4-15: I ended up going to Saratoga, I put in at the boat launch by the 9P bridge. There was an impassable sheet of ice about one inch thick that blocked access to the lake. Funny, the launch is completely open, the lake is completely open, but there was that sheet of ice tight to both shores just at the mouth of Fish Creek.
So I rowed Fish Creek the other way, north 2.5 miles to the rte 67 bridge, under which I had my lunch out of the blizzard, and back. It's a nice stretch, no buildings whatsoever on the northern end except for the Skidmore boat storage garage.
Bailing was taken care of with a sponge. The gore-tex suit performed admirably. Saw and heard loons!
April 21: Circumnavigated Saratoga Lake, rowed 12 miles. The water level was 3 to 4 feet higher than normal so put-in was interesting.
The guy taking the money for parking ($6.) said that I should look first and find out if I dare go out with the water so high (and then come back and pay). The water was up to the backs of the benches. It was a good thing really because it kept a lot of motor boats from launching and it was fun to look at the cabins around the lake and see which of them were flooded.
The put-in was no problem because I was wearing a goretex drysuit. I just strolled into the water perfectly dry until I could step into the boat.
I made for Snake Hill because it the easiest point of reference on the lake and because we always use it for orientation in the winter. Oh yah, I can do this trip in my other boat (DN iceboat) in about 20 minutes. Quite a bit of graffitti on the sides of Snake Hill.
It was a beautiful flat water rowing day. I'm so glad and surprised to see so many loons on Saratoga!
Went by Brown's Beach and South Shore Marina looking for a cup of coffee, no luck so I headed for Manning's Cove where I could pull up at Karl's frontage and have lunch. His deck was about a foot under water but I could sit on the steps.
Then I went on north along the west side of the lake. You come to the Sailing Club, end of the road going north from Mannings Cove, and after that it's all marshy and not built in. Went by the mouth of the Kayderossas and tried to picture where the Kadeross park used to be. It's a very nice place now, but full of condos, totally private.
There used to be a put-in there at the park where you could launch a little sailboat, but no more.
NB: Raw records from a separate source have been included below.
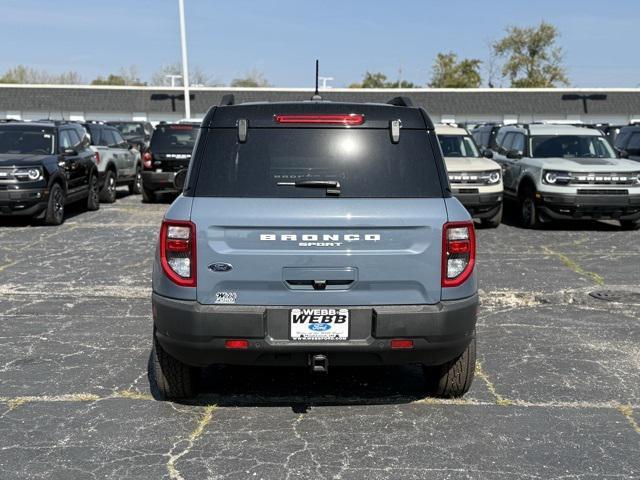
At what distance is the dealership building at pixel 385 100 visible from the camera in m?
57.0

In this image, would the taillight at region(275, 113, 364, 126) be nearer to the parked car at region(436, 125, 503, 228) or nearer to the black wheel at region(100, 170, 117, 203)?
the parked car at region(436, 125, 503, 228)

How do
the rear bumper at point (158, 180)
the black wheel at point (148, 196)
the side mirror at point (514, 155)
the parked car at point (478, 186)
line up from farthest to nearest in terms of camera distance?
the black wheel at point (148, 196) < the rear bumper at point (158, 180) < the side mirror at point (514, 155) < the parked car at point (478, 186)

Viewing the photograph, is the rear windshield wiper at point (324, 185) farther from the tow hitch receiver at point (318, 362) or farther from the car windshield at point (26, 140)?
the car windshield at point (26, 140)

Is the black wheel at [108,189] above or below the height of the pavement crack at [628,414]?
below

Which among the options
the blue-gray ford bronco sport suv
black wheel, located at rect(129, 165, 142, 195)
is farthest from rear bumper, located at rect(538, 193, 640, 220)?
black wheel, located at rect(129, 165, 142, 195)

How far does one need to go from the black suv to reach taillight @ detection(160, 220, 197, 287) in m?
9.56

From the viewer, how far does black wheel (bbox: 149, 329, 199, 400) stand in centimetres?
495

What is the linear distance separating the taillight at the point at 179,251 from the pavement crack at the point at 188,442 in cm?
87

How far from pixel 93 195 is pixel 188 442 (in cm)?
1266

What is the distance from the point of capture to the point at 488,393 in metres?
5.30

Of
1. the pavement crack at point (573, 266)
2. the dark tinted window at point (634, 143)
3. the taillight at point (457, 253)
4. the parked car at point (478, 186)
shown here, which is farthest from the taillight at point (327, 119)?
the dark tinted window at point (634, 143)

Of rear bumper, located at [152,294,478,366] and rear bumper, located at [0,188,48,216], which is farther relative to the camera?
rear bumper, located at [0,188,48,216]

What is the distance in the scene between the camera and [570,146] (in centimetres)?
1466

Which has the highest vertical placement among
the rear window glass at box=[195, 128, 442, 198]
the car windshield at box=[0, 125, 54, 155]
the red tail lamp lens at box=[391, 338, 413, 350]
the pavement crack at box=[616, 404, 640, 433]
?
the rear window glass at box=[195, 128, 442, 198]
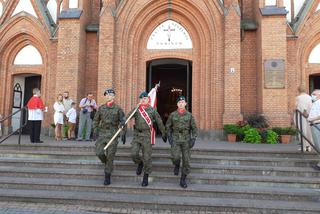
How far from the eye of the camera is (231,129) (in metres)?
11.1

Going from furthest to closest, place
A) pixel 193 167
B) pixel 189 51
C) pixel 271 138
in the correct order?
1. pixel 189 51
2. pixel 271 138
3. pixel 193 167

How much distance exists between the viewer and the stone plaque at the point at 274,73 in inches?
464

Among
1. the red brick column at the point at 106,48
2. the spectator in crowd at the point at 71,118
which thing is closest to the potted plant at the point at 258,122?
the red brick column at the point at 106,48


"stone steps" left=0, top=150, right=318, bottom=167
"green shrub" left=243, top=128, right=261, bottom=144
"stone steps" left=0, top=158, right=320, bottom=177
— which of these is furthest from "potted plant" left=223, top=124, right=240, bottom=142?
"stone steps" left=0, top=158, right=320, bottom=177

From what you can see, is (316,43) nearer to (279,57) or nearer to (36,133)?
(279,57)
As a matter of fact you can't really trail sail on Saratoga at all.
As you can see from the map the public launch is on the other side of a low bridge, so if you have a mast on your boat you're out of luck. This is a peeve for me because it also means no launch for iceboats in the winter either. The marinas close in the winter so no access for iceboats at all.
I did quite enjoy my row around Saratoga Lake. But it's a Lake, and can't compare with the Hudson.
Snake Hill from the north
April 29: Put in at Coeyman's landing, rowed down to the end of Houghtaling Island and back. Seven miles, but the current was going out at almost two miles an hour, and a north wind picked up, so it was a good workout getting back.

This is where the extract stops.